━━ Text under study ━━
Monitoring Pipeline Streaming Jobs
Flink and Dataflow
Let’s talke about the streaming jobs, one is implemented by Apache Flink and the other by Google Dataflow.
They are significantly different in structure, in Dataflow, we have multiple stages, with each AP having a different one. We also need to handle messages arriving out of order, so we keep at least data for the last hour. We also add random delays for points with AP larger than one minute. This increases the chances of correction risks (we may output a five minutes rollup with four minute data points only because the random delay for five minutes was lower than one minute). We also needed to spread outputs to make smooth CPU usage. This prevents autoscaler from going crazy. In Flink, we have an entirely different internal architecture: We know Kafka sends ordered data only. We have support for more data types, like maps. Autoscaler also can average CPU usage, so we don’t need various random delays across keys. This allows for a much more efficient Flink job:
- We know we can output data points when we get raw points from the next window (for example, if we get data point with timestamp 12:00:45, we know we can output points for timestamp 12:00:00 and APs one minute, three minutes, five minutes, 15 minutes, 30 minutes, one hour, three hours, six hours, 12 hours). Data is ordered, so we won’t get past data.
━━━
→ **Task**
Answer these questions about the page on monitoring pipeline streaming jobs:
(a) In Dataflow, how much data is kept to handle messages arriving out of order?
(b) What is known about the data that Kafka sends to Flink?
(c) In the example given, which timestamp's points can be output once a data point with timestamp 12:00:45 arrives?
━━ Record excerpts ━━
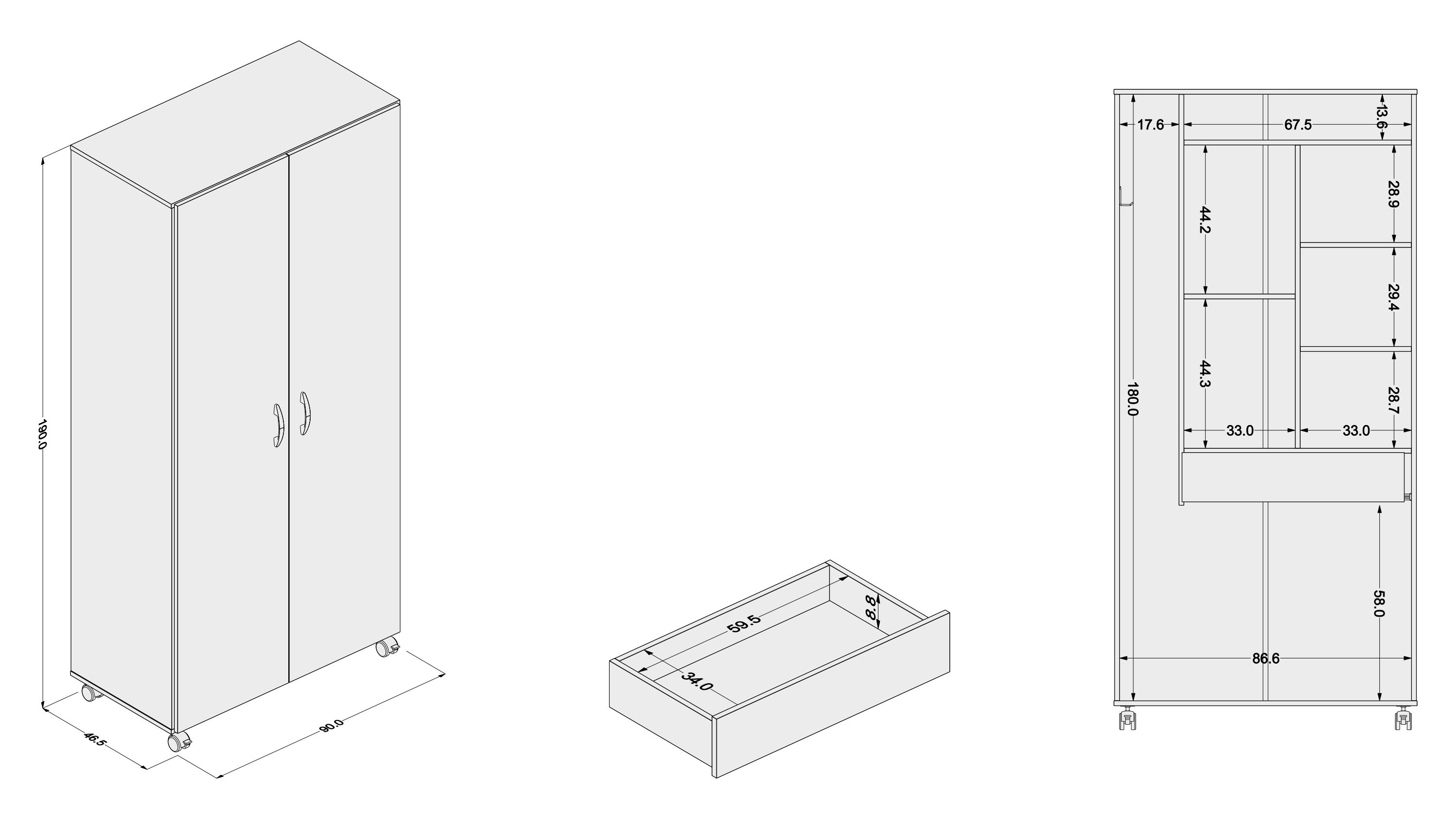 190.0

46.5

90.0

59.5

8.8

34.0

17.6

67.5

13.6

44.2

28.9

29.4

44.3

28.7

180.0

33.0

33.0

58.0

86.6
━━━
→ **Response to this task**
(a) Data for at least the last hour.
(b) Kafka sends ordered data only.
(c) Points for timestamp 12:00:00.